L'architettura di Basilea si regge su tre pilastri: i requisiti quantitativi di capitale e liquidità; il processo di controllo prudenziale, di cui l'ICAAP è l'elemento centrale sul lato dell'istituto; e la disciplina di mercato tramite la pubblicazione delle informazioni. Il primo pilastro si calcola, il terzo si pubblica; è il secondo a fare la differenza tra gli istituti.

Perché l'ICAAP non è un indice, è un processo vivo: identificazione dei rischi oltre il pilastro 1, scenari di stress, propensione al rischio validata dagli organi di governance, e un reale collegamento tra capitale e strategia. È proprio questa natura di processo a renderlo così difficile da simulare alla vigilia di un'ispezione.

Gruppi regionali: il punto cieco della consolidazione

La zona ha visto emergere gruppi bancari panafricani presenti in più giurisdizioni, UEMOA, CEMAC e oltre, ciascuna con il proprio supervisore e il proprio calendario. Nei fatti, la maturità dei dispositivi varia molto da una filiale all'altra, a seconda delle storie locali e dei team.
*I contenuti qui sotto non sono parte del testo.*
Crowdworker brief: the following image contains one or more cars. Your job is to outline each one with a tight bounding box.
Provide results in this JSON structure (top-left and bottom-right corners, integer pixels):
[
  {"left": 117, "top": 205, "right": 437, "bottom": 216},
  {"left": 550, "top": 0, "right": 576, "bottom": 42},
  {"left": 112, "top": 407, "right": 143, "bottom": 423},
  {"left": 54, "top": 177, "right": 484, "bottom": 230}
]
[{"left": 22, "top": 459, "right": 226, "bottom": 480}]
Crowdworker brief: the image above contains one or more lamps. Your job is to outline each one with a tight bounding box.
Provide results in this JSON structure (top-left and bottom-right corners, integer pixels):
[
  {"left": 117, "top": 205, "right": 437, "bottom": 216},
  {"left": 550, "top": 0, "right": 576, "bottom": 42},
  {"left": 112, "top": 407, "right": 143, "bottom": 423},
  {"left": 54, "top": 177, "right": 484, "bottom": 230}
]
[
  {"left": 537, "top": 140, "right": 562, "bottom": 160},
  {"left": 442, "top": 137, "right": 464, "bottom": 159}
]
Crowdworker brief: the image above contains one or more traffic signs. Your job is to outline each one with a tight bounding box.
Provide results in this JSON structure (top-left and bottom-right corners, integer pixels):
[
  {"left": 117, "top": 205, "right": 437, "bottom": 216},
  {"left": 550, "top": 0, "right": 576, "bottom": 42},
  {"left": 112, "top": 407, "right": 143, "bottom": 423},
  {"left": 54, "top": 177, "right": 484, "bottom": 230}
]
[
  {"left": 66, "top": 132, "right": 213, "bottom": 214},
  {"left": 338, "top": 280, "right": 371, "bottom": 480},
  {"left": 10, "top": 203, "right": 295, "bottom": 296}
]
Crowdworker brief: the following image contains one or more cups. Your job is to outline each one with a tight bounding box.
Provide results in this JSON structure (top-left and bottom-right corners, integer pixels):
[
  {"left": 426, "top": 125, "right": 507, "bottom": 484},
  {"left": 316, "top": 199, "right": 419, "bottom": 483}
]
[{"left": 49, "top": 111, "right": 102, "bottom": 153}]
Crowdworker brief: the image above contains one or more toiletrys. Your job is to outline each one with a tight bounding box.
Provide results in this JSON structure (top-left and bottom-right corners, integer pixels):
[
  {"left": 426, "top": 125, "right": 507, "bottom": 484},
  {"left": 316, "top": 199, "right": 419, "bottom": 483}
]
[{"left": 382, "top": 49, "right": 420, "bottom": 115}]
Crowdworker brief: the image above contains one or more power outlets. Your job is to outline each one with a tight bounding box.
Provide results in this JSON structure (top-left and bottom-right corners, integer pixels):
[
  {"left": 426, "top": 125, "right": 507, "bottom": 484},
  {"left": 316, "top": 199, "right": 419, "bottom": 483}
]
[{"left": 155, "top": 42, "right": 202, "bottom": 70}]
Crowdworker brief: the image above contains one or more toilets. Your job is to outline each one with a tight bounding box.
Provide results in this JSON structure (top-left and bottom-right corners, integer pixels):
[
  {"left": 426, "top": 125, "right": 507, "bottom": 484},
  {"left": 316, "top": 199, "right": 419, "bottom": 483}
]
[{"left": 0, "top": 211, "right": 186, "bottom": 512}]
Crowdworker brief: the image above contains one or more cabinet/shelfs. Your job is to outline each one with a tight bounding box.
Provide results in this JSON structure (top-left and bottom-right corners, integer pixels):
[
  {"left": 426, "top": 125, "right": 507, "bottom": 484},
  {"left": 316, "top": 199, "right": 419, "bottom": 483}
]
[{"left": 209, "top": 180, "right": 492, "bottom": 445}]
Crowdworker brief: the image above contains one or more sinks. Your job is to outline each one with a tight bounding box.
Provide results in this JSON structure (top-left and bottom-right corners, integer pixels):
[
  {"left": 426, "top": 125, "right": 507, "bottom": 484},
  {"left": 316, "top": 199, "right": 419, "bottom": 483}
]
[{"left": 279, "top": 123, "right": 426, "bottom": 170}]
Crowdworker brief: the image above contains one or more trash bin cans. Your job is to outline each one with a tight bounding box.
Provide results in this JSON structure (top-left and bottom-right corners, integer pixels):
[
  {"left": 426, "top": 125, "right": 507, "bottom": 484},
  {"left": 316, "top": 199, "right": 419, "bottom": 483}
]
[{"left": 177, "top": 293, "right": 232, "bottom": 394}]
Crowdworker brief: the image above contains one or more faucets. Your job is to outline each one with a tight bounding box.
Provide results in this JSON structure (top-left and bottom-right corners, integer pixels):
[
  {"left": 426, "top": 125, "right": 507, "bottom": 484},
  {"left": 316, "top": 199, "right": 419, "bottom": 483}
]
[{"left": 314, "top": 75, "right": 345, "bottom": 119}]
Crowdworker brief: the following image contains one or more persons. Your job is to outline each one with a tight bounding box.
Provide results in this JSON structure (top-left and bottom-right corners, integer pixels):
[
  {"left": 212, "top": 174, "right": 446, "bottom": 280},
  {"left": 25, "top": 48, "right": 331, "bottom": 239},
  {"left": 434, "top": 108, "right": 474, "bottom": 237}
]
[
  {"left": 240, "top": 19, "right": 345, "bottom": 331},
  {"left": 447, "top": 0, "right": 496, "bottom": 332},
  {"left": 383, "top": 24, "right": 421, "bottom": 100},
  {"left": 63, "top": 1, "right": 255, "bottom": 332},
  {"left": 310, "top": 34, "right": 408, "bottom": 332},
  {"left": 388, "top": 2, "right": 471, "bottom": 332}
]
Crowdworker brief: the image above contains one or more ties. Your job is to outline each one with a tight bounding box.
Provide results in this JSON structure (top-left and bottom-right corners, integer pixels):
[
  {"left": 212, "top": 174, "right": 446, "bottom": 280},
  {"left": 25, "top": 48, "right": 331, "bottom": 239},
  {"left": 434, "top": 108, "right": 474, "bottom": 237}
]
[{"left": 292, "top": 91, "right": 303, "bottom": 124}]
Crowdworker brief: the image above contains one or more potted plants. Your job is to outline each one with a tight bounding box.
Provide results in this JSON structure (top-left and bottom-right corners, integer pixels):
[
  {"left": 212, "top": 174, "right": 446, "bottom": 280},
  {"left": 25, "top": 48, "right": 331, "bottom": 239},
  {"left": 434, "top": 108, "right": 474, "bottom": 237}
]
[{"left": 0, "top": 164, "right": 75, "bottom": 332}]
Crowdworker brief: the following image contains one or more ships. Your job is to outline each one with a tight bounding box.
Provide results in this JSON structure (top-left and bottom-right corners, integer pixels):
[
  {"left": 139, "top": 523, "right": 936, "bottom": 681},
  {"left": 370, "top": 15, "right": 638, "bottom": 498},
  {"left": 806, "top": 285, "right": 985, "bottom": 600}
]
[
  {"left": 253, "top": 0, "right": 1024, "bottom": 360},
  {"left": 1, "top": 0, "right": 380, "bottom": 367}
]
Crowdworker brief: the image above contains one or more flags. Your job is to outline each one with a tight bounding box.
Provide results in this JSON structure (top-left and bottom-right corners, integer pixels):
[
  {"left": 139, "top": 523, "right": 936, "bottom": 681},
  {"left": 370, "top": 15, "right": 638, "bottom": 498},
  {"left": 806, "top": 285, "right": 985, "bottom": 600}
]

Ed è proprio la lettura consolidata quella che supervisori, agenzie di rating e investitori guardano sempre di più. Un gruppo che misura tutte le proprie filiali sulla stessa base trasforma un mosaico di conformità locali in una traiettoria di gruppo pilotabile, e dimostrabile.

Misurare la maturità prudenziale

È qui che la logica del quadro di riferimento di maturità si applica all'ambito prudenziale: scomporre ogni requisito, ICAAP, governance, rischio di credito, rischio operativo, continuità operativa, in criteri osservabili; valutare ogni dispositivo con onestà; e convertire gli scarti in una roadmap datata. Per un gruppo bancario regionale, lo stesso esercizio su ogni filiale offre inoltre una lettura consolidata che poche direzioni generali possiedono davvero.

Il nostro catalogo conta 39 quadri di riferimento dedicati ai dispositivi BCEAO / UEMOA e BEAC / CEMAC, tra cui l'adeguatezza dei fondi propri. Otto anni dopo l'entrata in vigore, il vantaggio competitivo non è più essere conformi sulla carta: è sapere con precisione a che punto si è, prima che ve lo dicano.